Minör depresyon, majör depresyonun çok daha hafif biçimidir ve çok daha az sıkıntıya ve olağan günlük etkinlikleri sürdürmekte çok daha az zorlanmaya yol açar. Minör depresyonda da majör depresyonda görülenlerle özdeş belirtiler görülür, ancak belirtilerin sayısı daha azdır. "Minör" terimi rahatsızlığın derecesini yansıtmaz. Diğer depresyon türlerine göre daha az sayıda belirtinin görüldüğünü gösterir. Bu tanının konabilmesi için iki ile dört belirtinin görülmesi yeterlidir. Diğer klinik depresyon türlerinde olduğu gibi belirtiler hemen her gün, gün boyu ve en az iki hafta süreyle görülmelidir. Minör depresyonu olan kişilerin majör depresyon ya da distimi geçirmeye daha yatkın olduklarına ilişkin kanıtlar vardır.
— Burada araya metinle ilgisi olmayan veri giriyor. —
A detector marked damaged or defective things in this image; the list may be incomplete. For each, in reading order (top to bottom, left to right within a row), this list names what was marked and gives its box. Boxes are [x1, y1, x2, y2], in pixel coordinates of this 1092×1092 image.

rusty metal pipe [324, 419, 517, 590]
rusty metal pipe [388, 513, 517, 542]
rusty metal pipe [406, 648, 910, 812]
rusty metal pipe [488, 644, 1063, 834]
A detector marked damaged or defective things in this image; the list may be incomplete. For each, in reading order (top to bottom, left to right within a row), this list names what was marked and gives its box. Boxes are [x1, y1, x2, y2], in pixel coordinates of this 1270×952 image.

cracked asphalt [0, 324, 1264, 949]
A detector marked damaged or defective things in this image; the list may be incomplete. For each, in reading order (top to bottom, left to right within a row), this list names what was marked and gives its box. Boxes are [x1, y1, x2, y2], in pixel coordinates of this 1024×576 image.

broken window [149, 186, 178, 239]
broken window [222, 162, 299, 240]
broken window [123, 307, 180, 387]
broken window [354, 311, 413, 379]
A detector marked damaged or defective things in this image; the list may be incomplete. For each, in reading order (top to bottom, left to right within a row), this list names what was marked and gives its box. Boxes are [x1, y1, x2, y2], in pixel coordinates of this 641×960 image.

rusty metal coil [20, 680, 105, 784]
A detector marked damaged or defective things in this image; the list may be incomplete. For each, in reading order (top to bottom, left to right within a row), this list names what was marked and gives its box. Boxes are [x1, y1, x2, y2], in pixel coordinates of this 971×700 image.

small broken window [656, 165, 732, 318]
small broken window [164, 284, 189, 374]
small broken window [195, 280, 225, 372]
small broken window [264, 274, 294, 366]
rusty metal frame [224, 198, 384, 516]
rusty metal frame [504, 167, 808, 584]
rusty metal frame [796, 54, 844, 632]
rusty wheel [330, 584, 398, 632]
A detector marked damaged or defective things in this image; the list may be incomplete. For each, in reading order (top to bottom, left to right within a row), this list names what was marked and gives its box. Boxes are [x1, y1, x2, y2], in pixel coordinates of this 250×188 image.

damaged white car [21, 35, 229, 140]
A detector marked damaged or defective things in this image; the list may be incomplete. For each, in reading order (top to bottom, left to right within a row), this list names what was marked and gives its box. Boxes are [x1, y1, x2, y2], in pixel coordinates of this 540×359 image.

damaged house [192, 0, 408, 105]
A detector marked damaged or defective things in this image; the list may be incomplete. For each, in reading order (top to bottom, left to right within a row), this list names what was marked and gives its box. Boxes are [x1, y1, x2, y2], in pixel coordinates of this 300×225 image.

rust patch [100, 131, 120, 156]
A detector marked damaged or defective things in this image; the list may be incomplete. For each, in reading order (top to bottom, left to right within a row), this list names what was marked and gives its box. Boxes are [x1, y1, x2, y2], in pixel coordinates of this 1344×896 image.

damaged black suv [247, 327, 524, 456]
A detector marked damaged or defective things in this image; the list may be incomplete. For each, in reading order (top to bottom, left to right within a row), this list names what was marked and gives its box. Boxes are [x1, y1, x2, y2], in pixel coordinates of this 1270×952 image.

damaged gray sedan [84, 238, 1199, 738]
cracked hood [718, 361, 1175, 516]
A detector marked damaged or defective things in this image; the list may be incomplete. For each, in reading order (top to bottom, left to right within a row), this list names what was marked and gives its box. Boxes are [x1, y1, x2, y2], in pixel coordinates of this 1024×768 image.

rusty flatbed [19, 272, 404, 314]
Genel Tıbbi Bir Duruma Bağlı Depresyon

Tıbbi bir hastalığı olan kişilerin yaklaşık dörtte birinde (% 20-25) bir klinik depresyon dönemi görülür. Genelde, depresyon belirtileri, genel tıbbi durumun gidişi ile doğrudan ilintili ise böyle bir tanı konur. Depresyon belirtileri tıbbi hastalığın başlaması ile birlikte ortaya çıkmışsa ya da tıbbi hastalık kötüleştiğinde depresyon belirtileri görülmüşse ve tıbbi hastalık düzelmeye başlayınca depresyon belirtileri ortadan kalkmaya başlamışsa, klinik depresyonun tıbbi bir hastalık geçirmeye ikincil olarak ortaya çıktığından söz edilebilir.